About this exercise: Print the part of the microscopy methods text between "Microspore viability was" and "slide and analyzed.", inclusive, without any changes.

Selected passage START

Microscope slides were examined under a Nikon Eclipse-E600 equipped with a differential interference contrast (DIC) system. Images were collected with a Nikon DS-Ri1 digital camera and processed with NIS-Elements AR 3.0 Imaging Analysis, Microsoft Power Point and Corel PhotoPaint 10.0.
Chromatin was stained with 4′6-diamidino-2-phenylindole * 2HCl (DAPI) (0.0001 %) (λEx = 365 nm; λEm = 420 nm, blue fluorescence) according to Custers et al. (1994). Samples of isolated anthers containing microspores were collected in Eppendorf tubes and incubated independently in DAPI, and then anthers were placed on slides, squashed and analyzed.
Microspore viability was determined by fluorochromatic reaction to fluorescein diacetate (FDA) (0.01 %) (λEx = 465 nm, λEm = 515 nm, green fluorescence) (Heslop-Harrison and Heslop-Harrison 1970) in samples on the isolation day. Samples of freshly isolated microspores/pollen suspension (100 μl) were collected in Eppendorf tubes and incubated in FDA, and then a drop of suspension was placed on a microscope slide and analyzed.

Selected passage END
Supplied material START

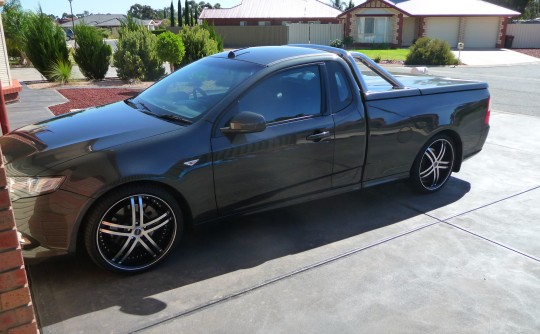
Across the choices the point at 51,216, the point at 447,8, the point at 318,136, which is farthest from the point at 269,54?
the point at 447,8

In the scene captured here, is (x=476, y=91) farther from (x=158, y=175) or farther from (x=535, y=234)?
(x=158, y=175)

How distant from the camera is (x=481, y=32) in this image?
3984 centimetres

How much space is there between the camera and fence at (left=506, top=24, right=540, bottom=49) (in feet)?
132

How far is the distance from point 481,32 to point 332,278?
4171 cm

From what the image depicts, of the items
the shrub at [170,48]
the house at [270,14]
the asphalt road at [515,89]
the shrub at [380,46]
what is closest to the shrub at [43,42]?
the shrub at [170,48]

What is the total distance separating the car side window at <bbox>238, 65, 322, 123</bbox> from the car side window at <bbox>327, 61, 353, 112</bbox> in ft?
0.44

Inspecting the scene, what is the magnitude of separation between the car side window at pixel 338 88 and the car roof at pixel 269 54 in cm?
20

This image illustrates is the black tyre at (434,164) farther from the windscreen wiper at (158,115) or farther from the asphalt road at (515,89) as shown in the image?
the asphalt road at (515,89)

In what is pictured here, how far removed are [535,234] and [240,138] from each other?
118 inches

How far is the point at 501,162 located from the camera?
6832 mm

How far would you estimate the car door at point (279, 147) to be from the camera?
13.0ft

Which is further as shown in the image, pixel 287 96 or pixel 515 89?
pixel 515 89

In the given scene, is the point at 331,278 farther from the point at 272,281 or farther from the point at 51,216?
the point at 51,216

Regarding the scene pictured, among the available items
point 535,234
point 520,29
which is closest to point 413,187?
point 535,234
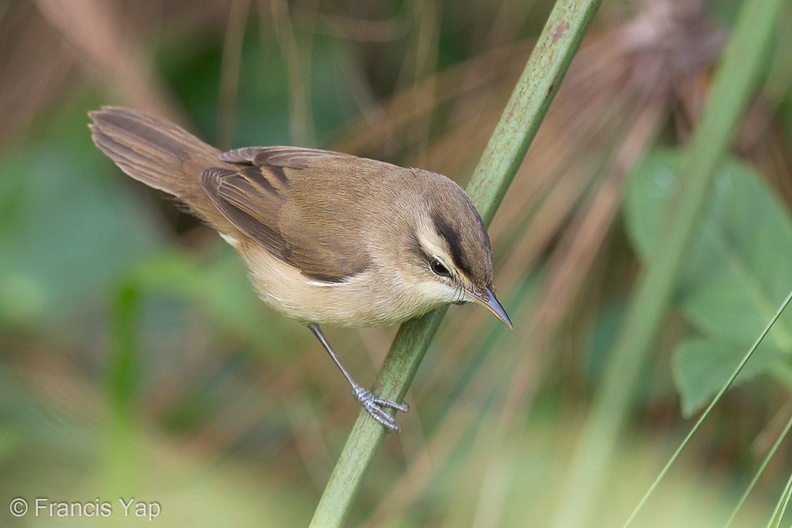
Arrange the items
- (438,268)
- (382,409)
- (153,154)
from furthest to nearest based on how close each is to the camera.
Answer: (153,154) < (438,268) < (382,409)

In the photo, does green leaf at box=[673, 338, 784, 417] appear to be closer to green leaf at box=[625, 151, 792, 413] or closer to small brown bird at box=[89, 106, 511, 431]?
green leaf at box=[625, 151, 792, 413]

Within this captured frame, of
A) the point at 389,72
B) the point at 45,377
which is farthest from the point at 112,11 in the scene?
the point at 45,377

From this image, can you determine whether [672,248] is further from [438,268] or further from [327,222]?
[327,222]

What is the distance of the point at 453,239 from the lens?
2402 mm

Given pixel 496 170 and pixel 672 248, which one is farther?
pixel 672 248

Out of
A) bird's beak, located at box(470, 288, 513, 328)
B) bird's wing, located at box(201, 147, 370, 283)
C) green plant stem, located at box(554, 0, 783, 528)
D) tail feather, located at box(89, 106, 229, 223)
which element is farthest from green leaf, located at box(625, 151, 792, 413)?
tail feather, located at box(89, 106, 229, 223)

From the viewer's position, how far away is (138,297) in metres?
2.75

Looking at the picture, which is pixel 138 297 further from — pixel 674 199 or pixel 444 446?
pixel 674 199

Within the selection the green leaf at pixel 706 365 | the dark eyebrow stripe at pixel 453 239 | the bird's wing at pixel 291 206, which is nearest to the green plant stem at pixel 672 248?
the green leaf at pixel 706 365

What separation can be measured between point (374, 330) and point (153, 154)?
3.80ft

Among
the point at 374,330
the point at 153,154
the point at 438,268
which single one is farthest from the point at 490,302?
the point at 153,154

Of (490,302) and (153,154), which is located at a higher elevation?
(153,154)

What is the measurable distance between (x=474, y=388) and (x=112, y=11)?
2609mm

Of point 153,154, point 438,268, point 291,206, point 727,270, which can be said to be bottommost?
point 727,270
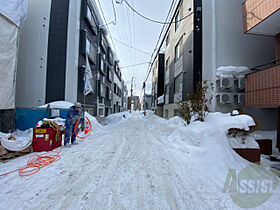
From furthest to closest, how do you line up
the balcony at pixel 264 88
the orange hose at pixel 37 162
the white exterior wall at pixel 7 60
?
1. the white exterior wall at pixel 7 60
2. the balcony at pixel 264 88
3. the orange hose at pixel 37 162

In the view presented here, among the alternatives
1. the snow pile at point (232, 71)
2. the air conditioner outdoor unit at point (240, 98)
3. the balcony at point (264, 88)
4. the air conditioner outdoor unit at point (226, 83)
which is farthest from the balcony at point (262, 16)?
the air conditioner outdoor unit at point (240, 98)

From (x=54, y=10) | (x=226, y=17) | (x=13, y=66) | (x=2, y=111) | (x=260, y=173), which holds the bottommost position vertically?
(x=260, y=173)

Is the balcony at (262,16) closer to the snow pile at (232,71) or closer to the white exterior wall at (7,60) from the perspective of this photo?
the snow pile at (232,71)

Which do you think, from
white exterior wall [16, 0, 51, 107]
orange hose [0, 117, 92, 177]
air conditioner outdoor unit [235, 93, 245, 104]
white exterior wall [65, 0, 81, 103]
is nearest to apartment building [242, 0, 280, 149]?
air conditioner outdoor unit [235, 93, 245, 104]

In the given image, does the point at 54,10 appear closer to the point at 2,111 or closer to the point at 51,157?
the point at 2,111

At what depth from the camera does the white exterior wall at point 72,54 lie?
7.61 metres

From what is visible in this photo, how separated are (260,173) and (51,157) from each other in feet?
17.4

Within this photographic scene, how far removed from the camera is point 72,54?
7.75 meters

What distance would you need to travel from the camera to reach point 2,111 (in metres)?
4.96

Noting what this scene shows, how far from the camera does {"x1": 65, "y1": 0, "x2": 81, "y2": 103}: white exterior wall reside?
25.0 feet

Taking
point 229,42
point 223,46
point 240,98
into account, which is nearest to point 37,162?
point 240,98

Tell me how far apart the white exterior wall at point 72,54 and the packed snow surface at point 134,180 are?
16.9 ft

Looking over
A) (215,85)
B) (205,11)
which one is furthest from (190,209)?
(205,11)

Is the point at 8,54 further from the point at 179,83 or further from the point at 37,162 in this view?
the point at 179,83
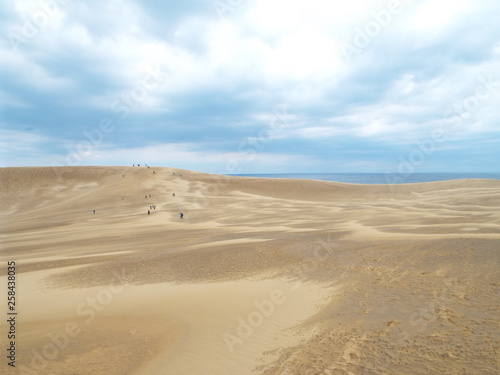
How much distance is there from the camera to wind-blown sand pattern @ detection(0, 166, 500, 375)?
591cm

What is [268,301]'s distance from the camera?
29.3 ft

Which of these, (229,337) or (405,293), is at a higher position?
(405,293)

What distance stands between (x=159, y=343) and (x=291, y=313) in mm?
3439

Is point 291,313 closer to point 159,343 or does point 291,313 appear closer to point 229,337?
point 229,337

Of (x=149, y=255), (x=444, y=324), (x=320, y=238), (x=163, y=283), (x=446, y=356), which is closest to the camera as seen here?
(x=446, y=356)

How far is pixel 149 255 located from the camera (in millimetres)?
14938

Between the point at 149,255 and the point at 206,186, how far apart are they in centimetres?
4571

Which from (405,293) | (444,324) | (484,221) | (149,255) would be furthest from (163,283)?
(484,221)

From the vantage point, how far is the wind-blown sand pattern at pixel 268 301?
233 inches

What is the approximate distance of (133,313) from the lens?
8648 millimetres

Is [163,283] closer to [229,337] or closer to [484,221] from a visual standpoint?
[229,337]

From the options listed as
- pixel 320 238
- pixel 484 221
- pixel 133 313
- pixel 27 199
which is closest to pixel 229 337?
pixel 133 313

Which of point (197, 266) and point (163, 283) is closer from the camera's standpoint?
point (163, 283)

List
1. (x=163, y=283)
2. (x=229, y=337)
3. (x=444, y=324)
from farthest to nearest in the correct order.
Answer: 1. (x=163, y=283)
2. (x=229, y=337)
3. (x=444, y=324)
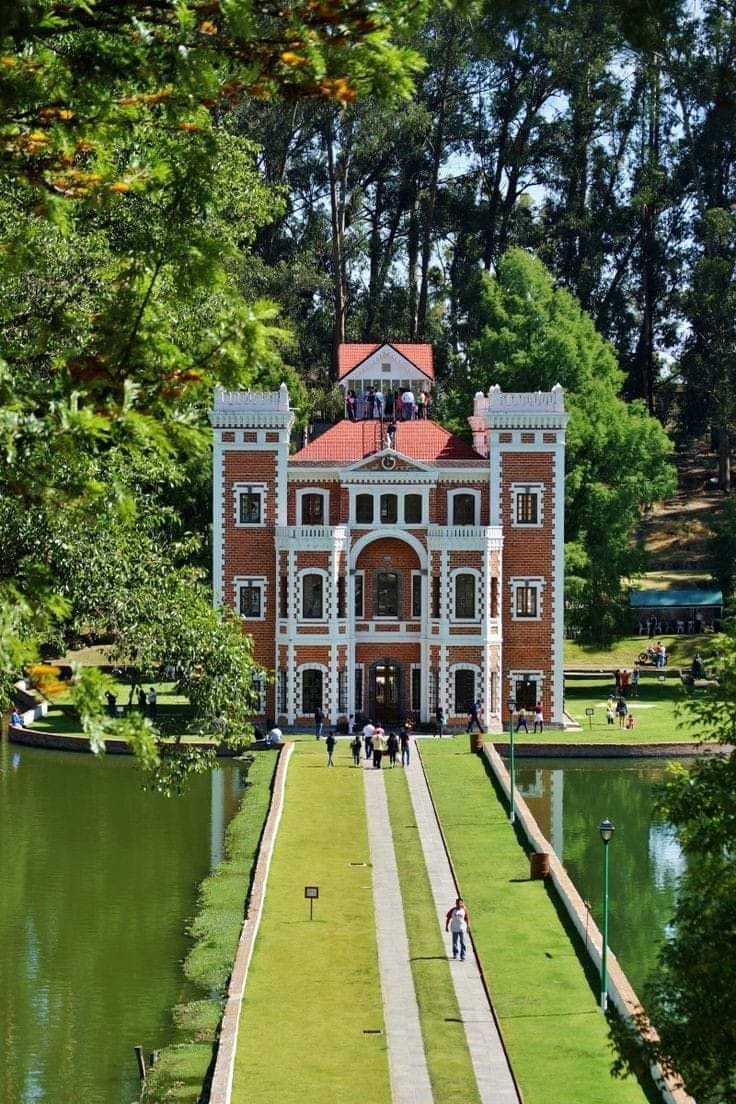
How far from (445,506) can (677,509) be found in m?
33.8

Supplied material END

Exercise solution:
Microspore viability was determined by fluorochromatic reaction to fluorescein diacetate (FDA) (0.01 %) (λEx = 465 nm, λEm = 515 nm, green fluorescence) (Heslop-Harrison and Heslop-Harrison 1970) in samples on the isolation day. Samples of freshly isolated microspores/pollen suspension (100 μl) were collected in Eppendorf tubes and incubated in FDA, and then a drop of suspension was placed on a microscope slide and analyzed.